Wherever a line in the data holds the word "wire", pull that line out.

#### [Records for this task]
————

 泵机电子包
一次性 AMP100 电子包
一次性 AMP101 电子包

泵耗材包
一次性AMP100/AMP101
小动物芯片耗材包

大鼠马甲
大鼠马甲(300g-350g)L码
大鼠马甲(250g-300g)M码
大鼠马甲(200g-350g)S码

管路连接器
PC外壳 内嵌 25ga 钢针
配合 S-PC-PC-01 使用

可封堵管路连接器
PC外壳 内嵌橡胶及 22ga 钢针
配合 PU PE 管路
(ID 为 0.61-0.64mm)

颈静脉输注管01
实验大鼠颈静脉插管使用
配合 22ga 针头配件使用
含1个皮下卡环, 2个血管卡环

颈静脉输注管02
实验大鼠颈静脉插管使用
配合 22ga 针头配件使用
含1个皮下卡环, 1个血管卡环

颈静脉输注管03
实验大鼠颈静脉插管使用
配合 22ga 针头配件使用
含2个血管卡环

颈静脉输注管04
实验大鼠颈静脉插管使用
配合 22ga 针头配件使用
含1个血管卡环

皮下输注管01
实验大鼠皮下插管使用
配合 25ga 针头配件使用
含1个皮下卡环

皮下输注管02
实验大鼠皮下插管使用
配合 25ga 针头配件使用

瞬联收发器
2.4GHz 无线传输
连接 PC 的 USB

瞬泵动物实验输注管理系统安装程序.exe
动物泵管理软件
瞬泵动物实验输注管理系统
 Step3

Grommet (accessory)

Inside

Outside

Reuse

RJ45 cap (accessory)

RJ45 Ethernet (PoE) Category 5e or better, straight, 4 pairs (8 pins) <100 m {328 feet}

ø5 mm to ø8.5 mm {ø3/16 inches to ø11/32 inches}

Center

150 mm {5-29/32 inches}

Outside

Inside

————

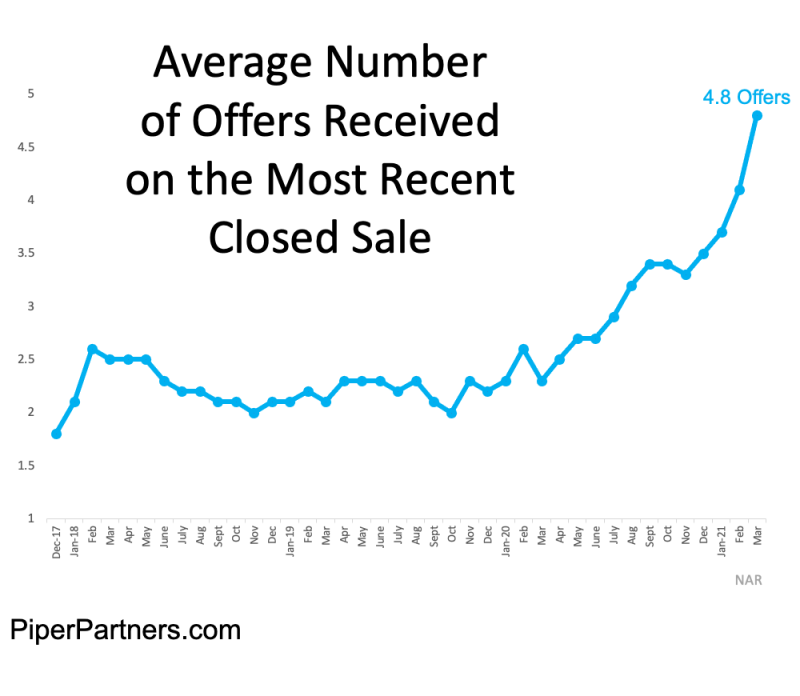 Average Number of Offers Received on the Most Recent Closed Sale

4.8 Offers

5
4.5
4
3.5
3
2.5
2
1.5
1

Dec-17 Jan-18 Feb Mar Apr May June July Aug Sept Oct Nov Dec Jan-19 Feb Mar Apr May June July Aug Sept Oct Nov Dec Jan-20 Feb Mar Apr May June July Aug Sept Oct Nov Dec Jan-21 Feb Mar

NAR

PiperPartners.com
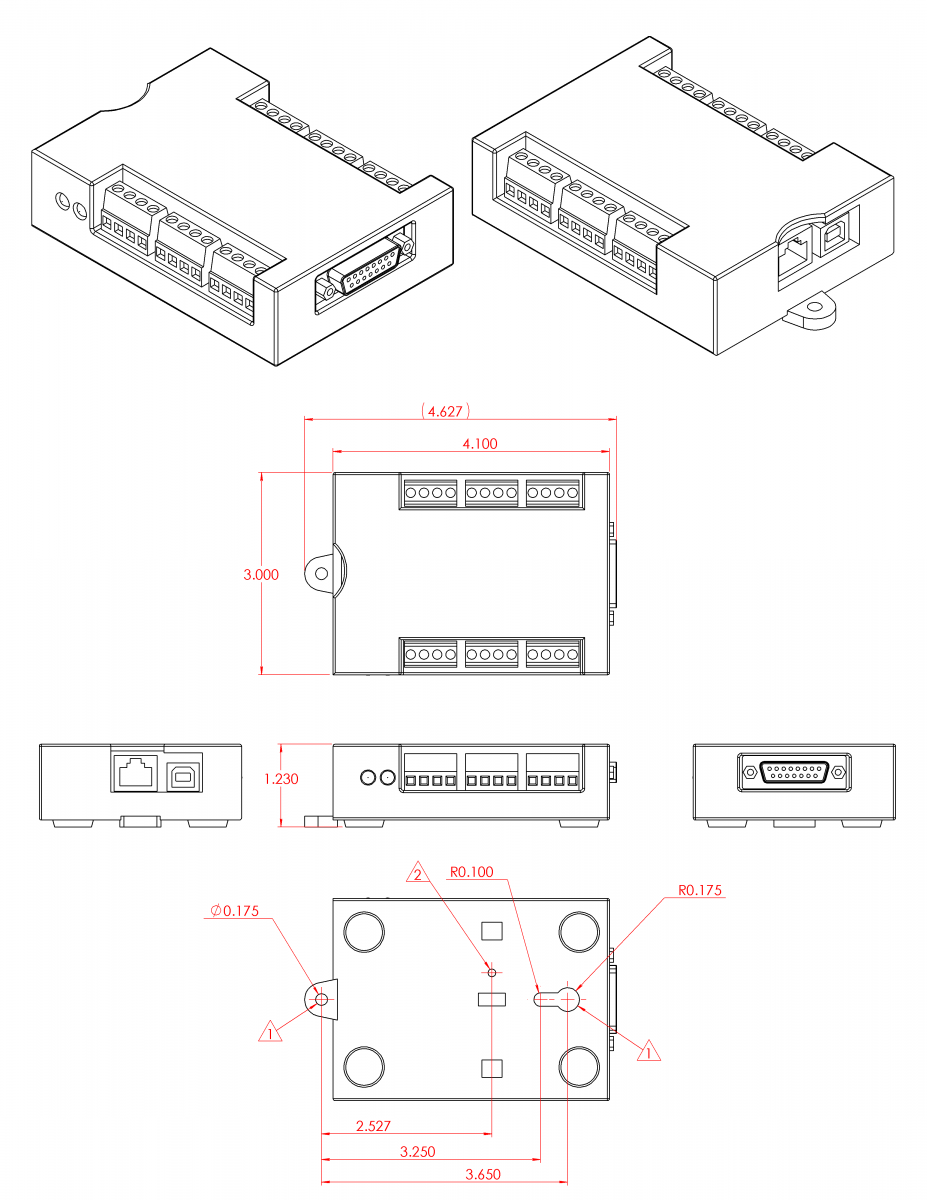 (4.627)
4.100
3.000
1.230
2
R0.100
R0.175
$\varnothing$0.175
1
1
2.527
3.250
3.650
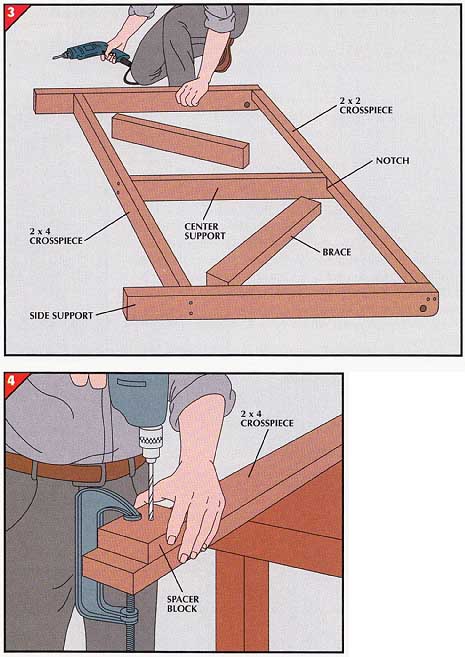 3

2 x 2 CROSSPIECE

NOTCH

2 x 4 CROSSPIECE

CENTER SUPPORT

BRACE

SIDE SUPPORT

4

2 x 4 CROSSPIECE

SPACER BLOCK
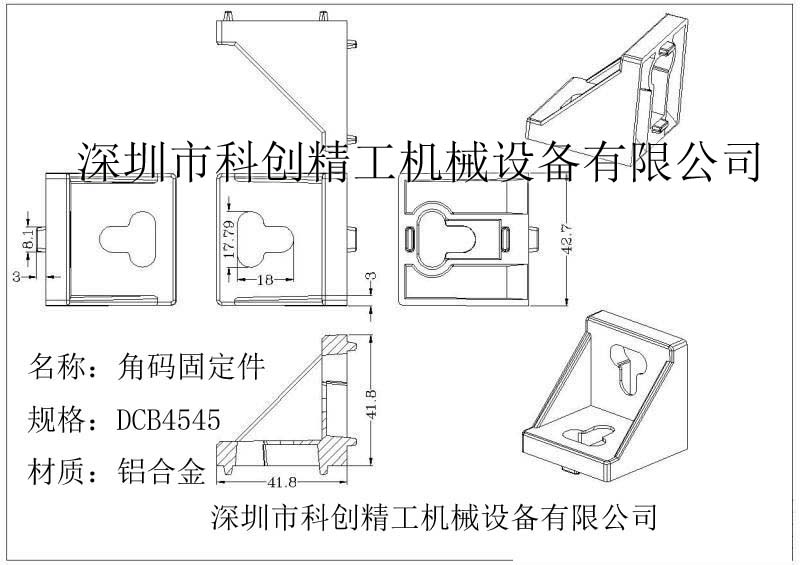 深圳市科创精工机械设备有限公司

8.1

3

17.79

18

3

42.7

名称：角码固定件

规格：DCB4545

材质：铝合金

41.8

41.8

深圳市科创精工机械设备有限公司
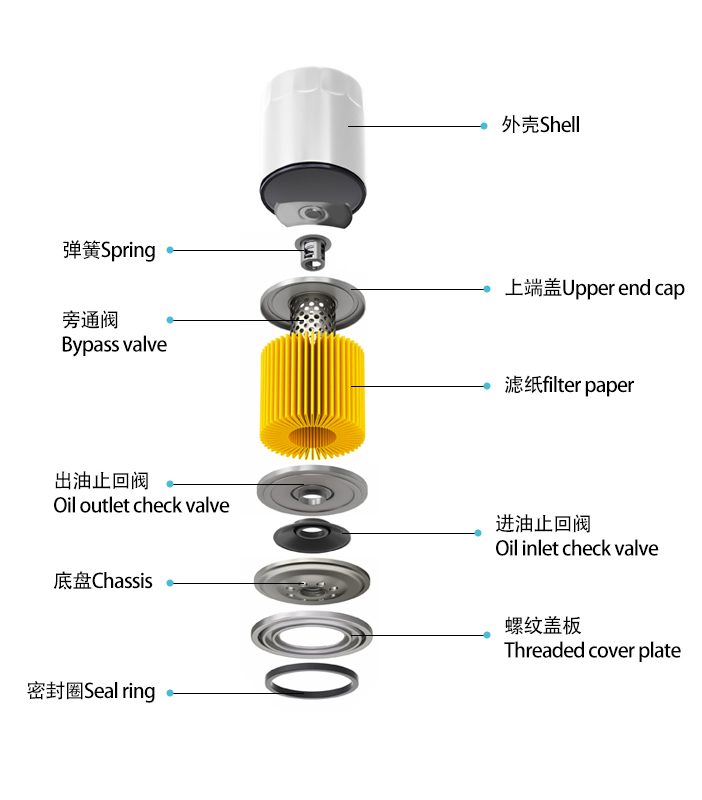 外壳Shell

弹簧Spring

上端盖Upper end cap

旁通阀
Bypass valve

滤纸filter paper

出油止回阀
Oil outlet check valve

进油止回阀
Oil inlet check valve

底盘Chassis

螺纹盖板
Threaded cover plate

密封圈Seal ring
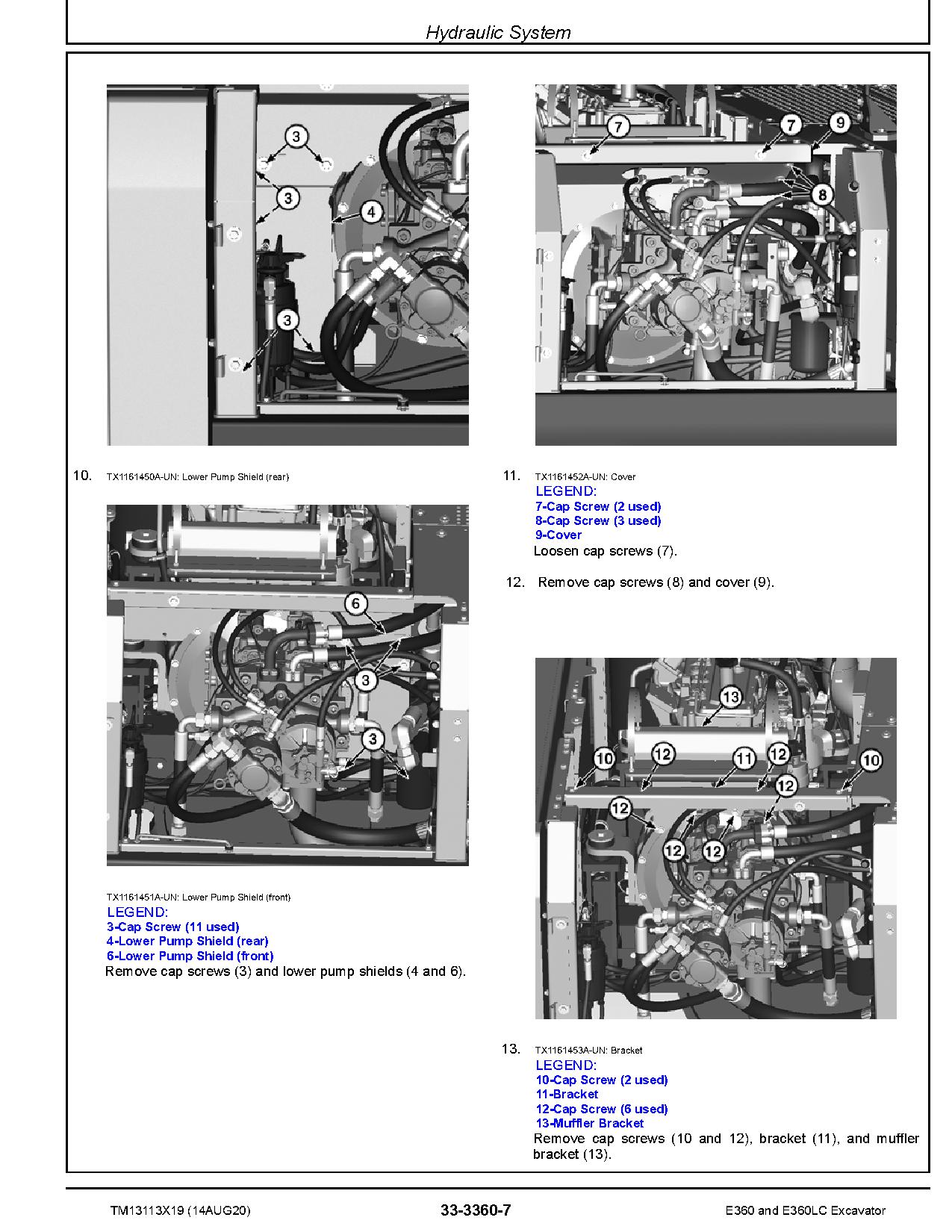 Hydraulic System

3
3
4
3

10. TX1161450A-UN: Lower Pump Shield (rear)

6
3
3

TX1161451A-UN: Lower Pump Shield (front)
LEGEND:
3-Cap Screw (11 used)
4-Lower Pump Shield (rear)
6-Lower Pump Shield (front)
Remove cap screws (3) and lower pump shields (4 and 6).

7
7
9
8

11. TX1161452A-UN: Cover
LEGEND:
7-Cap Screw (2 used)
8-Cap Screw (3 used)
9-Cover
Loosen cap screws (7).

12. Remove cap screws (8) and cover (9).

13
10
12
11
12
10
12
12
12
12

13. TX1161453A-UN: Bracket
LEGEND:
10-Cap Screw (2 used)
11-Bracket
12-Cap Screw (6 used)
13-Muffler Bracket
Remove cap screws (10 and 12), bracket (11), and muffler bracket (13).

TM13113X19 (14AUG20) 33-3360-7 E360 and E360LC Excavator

————

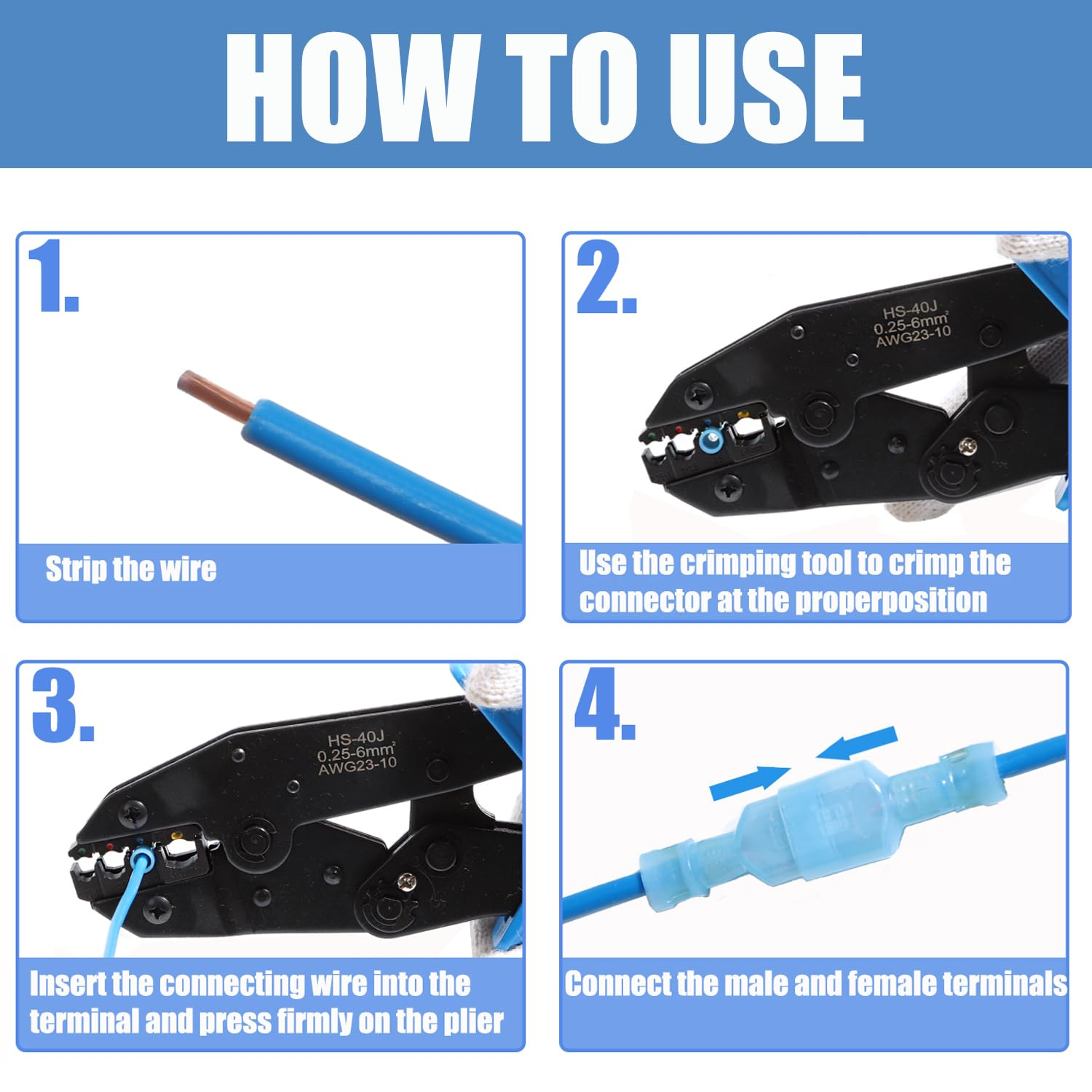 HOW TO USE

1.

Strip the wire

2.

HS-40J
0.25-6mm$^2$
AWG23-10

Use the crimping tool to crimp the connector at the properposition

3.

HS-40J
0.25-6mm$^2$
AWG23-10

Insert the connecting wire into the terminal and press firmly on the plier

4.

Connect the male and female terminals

————

#### [Response to this exercise]
Strip the wire
Insert the connecting wire into the terminal and press firmly on the plier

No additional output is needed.